## Текст для чтения:
Когда немцев отогнали от Красноармейска, беженцы вернулись в свой дом - пустой, захламленный. Хоть в доме Смусевых и располагался штаб, но мужчины - есть мужчины, в то смутное военное время они не особенно следили за сохранностью чьей-то собственности, потому с легкой душой пустили всю мебель на топливо.

Засучила Пелагея рукава и вместе с девчонками выгребла грязь, вымыла все, стены побелила, изгородь поправила. И стали жить: хоть пустой, да свой угол. И вновь ангел-хранитель позаботился о них - к ним определили на постой какого-то важного командира, и тот помог Пелагее устроиться на работу в офицерскую столовую. Оттуда украдкой приносила она детям в глиняной мисочке еду, да еще паек давали - 400 граммов хлеба на всех. Этого хлеба всегда не хватало, и дети придумали варить из хлеба кашу - размочат его в воде и сварят.

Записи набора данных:
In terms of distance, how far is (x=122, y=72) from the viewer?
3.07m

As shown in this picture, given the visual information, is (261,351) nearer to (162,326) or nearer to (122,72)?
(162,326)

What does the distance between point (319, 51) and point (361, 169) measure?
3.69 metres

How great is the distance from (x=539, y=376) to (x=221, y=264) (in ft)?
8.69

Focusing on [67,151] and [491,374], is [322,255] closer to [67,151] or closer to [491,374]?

## Что требуется:
Перепишите текст для чтения целиком, слово в слово, ничего не меняя. Приведённые строки здесь никакой роли не играют.

## Правильный ответ:
Когда немцев отогнали от Красноармейска, беженцы вернулись в свой дом - пустой, захламленный. Хоть в доме Смусевых и располагался штаб, но мужчины - есть мужчины, в то смутное военное время они не особенно следили за сохранностью чьей-то собственности, потому с легкой душой пустили всю мебель на топливо.

Засучила Пелагея рукава и вместе с девчонками выгребла грязь, вымыла все, стены побелила, изгородь поправила. И стали жить: хоть пустой, да свой угол. И вновь ангел-хранитель позаботился о них - к ним определили на постой какого-то важного командира, и тот помог Пелагее устроиться на работу в офицерскую столовую. Оттуда украдкой приносила она детям в глиняной мисочке еду, да еще паек давали - 400 граммов хлеба на всех. Этого хлеба всегда не хватало, и дети придумали варить из хлеба кашу - размочат его в воде и сварят.